• **Source passage**
+ + + + + + +
# 3 d feb 8th



## CLASSICHUNTER (May 20, 2005)

this Sunday feb 8th at Rockland ont Lake Ont fishing trip as door prize.... Always a good shoot ...


----------



## CLASSICHUNTER (May 20, 2005)

*sunday*

ttt


----------



## jeronimo (Mar 4, 2005)

i wanted to go to that shoot, but my boss(daughter) said we are going to lac masson. maybe next time.


----------



## CLASSICHUNTER (May 20, 2005)

*must do tourney*

Rockland this Sunday... warm , great food good prizes and well organized...


----------



## Farley (Aug 1, 2005)

breakfast meeting on Sunday


----------



## wellis1840 (May 29, 2005)

Last year Charles Kelly won one to the two fishing trip door prizes given by the Rockland Archery Club. He graciously asked me to tag along with him. We had a great day on the water. Our hosts could not have made it a better day. Here is one of the fish we caught that day. I hear that they are having two more fishing trips this year as door prizes. Hope to win one of the trips offered this year!


----------



## crk (Jul 12, 2005)

I'll be at Rockin Johnny's about 8:00 Shawn.
There is a place closer to the shoot in Rockland but won't open until about 8:30 and is slow to serve.


----------



## ingoldarchery (Dec 3, 2008)

*need directions*

Where is Rockland near?


----------



## Farley (Aug 1, 2005)

ingoldarchery said:


> Where is Rockland near?


 It's about 30min east of Ottawa, but the tourny is already over.


Sorry Charles, didn't see your post till today.


----------
+ + + + + + +
• **Recorded data**
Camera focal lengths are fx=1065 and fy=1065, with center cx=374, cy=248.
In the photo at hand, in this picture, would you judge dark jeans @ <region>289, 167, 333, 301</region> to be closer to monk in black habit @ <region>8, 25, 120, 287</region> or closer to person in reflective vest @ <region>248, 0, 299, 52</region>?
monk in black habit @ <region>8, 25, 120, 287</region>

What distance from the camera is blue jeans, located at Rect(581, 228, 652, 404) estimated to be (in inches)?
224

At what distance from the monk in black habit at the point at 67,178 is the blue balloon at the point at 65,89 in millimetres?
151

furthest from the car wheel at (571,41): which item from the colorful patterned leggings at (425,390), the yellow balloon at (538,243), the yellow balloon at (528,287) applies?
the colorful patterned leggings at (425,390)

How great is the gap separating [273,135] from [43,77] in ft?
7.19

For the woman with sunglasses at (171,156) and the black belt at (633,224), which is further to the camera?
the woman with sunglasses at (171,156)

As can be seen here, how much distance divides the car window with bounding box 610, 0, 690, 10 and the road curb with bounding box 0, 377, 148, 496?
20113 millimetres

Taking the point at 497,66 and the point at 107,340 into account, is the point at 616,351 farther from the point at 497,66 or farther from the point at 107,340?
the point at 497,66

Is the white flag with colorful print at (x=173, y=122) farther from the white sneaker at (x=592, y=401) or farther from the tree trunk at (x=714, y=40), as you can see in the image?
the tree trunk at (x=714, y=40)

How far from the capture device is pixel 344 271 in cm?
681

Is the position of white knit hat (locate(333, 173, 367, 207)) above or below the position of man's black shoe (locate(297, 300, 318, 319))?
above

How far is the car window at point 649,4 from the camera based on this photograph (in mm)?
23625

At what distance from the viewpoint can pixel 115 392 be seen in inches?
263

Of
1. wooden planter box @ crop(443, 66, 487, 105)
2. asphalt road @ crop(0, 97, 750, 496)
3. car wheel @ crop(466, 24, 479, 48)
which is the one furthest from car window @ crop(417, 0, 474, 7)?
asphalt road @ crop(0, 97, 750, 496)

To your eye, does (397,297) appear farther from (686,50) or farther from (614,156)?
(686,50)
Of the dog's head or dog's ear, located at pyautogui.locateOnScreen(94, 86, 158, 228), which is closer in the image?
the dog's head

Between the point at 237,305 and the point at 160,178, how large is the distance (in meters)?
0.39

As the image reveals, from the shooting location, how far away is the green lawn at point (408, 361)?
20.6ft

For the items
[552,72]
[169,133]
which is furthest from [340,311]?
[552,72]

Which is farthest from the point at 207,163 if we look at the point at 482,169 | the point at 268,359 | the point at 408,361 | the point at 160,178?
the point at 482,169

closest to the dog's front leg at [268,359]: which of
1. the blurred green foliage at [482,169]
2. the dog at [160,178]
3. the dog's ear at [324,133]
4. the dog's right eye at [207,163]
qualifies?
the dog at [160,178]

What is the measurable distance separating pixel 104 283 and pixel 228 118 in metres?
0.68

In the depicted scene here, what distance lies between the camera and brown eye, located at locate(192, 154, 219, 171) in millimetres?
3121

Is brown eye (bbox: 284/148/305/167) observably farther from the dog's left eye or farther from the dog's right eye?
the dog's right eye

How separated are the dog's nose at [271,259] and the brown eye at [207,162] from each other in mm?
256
+ + + + + + +
• **List of tasks**
[1] From the Rockland shoot thread, repeat the passage starting with "## wellis1840 (May" and going on through "offered this year!".
[2] Can you shorten the paragraph in the Rockland shoot thread that begins "Last year Charles Kelly won" into a brief list that keeps its main facts?
[3] Answer these from the Rockland shoot thread:
(a) How far from Ottawa is Rockland, and in which direction?
(b) At about what time will crk be at Rockin Johnny's?
(c) Where did jeronimo's daughter say they were going instead of the shoot?
The records are separate material, apart from the Rockland shoot thread.

• **Solved problems**
[1]
## wellis1840 (May 29, 2005)

Last year Charles Kelly won one to the two fishing trip door prizes given by the Rockland Archery Club. He graciously asked me to tag along with him. We had a great day on the water. Our hosts could not have made it a better day. Here is one of the fish we caught that day. I hear that they are having two more fishing trips this year as door prizes. Hope to win one of the trips offered this year!

[2]
- Last year Charles Kelly won one of the two fishing-trip door prizes given by the Rockland Archery Club.
- He asked the writer to come along, and they had a great day on the water with excellent hosts.
- A photo shows one of the fish they caught.
- Two more fishing trips are reportedly being offered as door prizes this year, and the writer hopes to win one.

[3]
(a) About 30 minutes east of Ottawa.
(b) About 8:00.
(c) Lac Masson.